- _Instructions for the task_: Your answer should hold the data exactly as given, minus any picture.
*** Data Section Begins ***
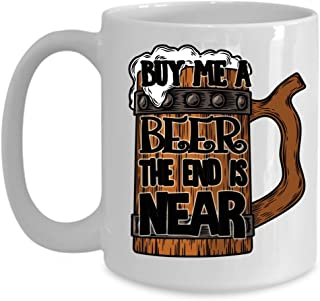 Buy Me A Beer The End Is Near - Wedding, Engagement, Bachelor Home Office Coffee Mug Cup White (15 ounce)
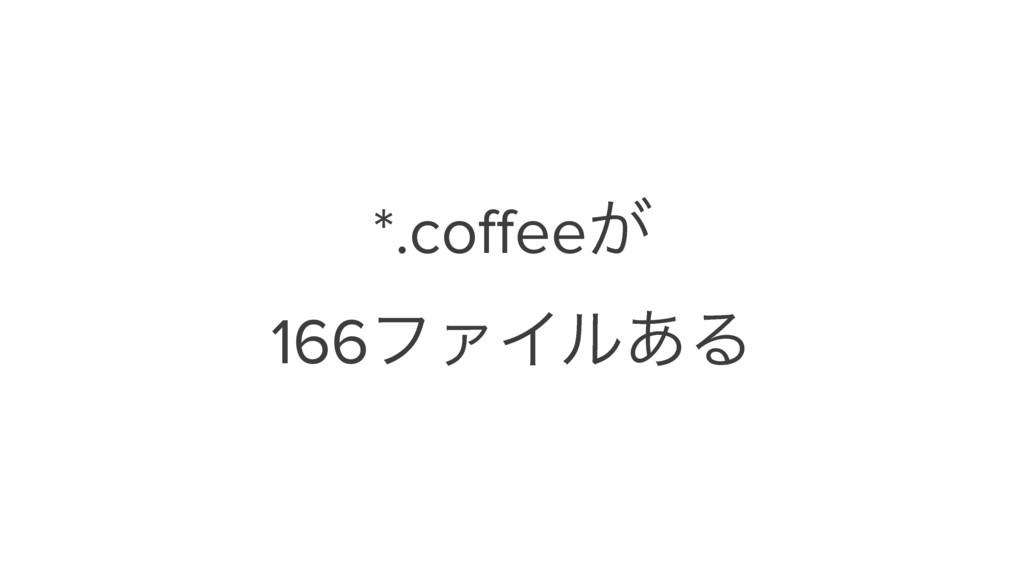 *.coffee͕ 166ϑΝΠϧ͋Δ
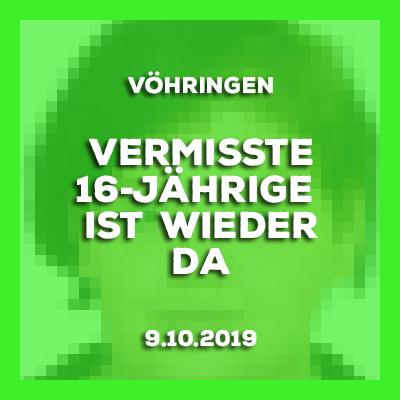 Update - 9.10.2019 - Vermisste 16-Jährige aus Vöhringen ist wieder.da.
*** Data Section Ends ***
- _Result of this exercise_:
 Buy Me A Beer The End Is Near - Wedding, Engagement, Bachelor Home Office Coffee Mug Cup White (15 ounce)
 *.coffee͕ 166ϑΝΠϧ͋Δ
 Update - 9.10.2019 - Vermisste 16-Jährige aus Vöhringen ist wieder.da.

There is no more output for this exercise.